Copy every entry exactly.

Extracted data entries
-- start --

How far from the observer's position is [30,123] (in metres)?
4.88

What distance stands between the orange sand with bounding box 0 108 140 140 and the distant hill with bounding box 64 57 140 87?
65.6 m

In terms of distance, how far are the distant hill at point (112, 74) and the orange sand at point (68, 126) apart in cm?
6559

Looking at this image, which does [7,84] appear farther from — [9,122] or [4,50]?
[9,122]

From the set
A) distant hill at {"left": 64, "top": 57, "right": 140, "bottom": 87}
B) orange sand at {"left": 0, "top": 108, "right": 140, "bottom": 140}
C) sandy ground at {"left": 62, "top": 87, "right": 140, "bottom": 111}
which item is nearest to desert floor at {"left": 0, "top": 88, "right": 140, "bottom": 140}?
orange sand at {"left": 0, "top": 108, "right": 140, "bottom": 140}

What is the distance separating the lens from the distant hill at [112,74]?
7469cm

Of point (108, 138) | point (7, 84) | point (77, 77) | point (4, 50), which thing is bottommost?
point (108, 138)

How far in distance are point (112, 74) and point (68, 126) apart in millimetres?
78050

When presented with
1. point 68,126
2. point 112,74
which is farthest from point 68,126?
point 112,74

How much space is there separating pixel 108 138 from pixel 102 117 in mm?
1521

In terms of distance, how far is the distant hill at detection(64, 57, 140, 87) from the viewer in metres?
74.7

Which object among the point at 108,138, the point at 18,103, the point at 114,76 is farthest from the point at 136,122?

-- end --

*Correct result*.
How far from the observer's position is [30,123] (in metres)?
4.88

What distance stands between the orange sand with bounding box 0 108 140 140 and the distant hill with bounding box 64 57 140 87?
65.6 m

In terms of distance, how far are the distant hill at point (112, 74) and the orange sand at point (68, 126) apart in cm?
6559

Looking at this image, which does [7,84] appear farther from — [9,122] or [4,50]?
[9,122]

From the set
A) distant hill at {"left": 64, "top": 57, "right": 140, "bottom": 87}
B) orange sand at {"left": 0, "top": 108, "right": 140, "bottom": 140}
C) sandy ground at {"left": 62, "top": 87, "right": 140, "bottom": 111}
which item is nearest to desert floor at {"left": 0, "top": 88, "right": 140, "bottom": 140}?
orange sand at {"left": 0, "top": 108, "right": 140, "bottom": 140}

What is the distance separating the lens from the distant hill at [112,74]?
7469cm

Of point (108, 138) | point (7, 84) | point (77, 77) | point (4, 50), which thing is bottommost?
point (108, 138)

How far in distance are point (112, 74) and point (68, 126) apart in millimetres?
78050

When presented with
1. point 68,126
2. point 112,74
which is farthest from point 68,126?
point 112,74

How much space is there separating pixel 108 138 from pixel 102 117 in mm?
1521

In terms of distance, how far is the distant hill at detection(64, 57, 140, 87) from the viewer in metres?
74.7

Which object among the point at 108,138, the point at 18,103, the point at 114,76 is farthest from the point at 136,122?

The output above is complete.